◆ Stated problem ◆
Can you give the items as a JSON list of strings, one string per line, starting at the line that contains "Is the point at 230,115" and ending at the last line of the items? Leave out blank lines and pictures.

◆ Given data ◆
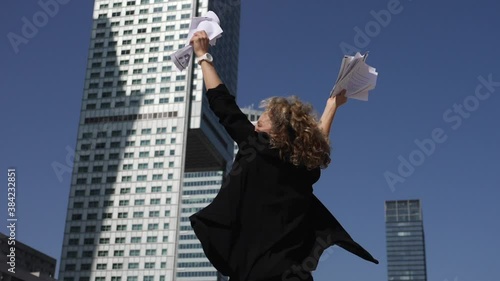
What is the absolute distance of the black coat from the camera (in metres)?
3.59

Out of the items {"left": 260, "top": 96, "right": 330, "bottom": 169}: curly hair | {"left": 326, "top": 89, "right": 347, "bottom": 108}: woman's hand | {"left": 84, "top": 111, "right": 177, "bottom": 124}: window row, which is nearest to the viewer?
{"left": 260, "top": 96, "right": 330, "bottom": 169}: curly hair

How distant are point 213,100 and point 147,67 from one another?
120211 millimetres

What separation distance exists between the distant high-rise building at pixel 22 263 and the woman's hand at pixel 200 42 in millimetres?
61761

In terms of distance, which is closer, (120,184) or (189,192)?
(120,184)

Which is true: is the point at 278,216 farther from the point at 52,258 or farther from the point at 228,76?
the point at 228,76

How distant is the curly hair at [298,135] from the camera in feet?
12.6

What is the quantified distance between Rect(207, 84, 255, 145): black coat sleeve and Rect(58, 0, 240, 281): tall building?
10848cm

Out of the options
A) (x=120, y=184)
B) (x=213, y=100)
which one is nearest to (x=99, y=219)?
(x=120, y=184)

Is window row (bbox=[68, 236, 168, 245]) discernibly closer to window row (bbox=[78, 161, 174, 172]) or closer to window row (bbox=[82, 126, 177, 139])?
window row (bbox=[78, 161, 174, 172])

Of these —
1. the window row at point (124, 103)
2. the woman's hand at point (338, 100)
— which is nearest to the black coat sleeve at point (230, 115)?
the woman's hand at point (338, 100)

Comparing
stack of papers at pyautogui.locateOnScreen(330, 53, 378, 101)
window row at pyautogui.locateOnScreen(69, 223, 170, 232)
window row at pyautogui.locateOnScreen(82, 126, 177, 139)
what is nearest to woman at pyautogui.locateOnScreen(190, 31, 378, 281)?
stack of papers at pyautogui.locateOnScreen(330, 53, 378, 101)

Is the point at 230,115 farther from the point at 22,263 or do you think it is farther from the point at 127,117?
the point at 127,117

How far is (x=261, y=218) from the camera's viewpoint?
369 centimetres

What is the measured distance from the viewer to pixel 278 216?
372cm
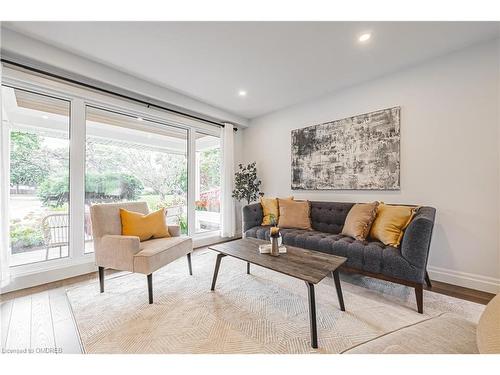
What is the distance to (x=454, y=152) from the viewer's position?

◆ Written reply ◆
[
  "Is the point at 230,115 farther from the point at 22,263 or do you think it is farther from the point at 127,117?",
  "the point at 127,117",
  "How far is (x=261, y=218) from the camera's viewpoint?",
  "369 centimetres",
  "What is the measured distance from the viewer to pixel 278 216?",
  "372cm",
  "What is the distance to (x=454, y=152) from the viewer's position?"
]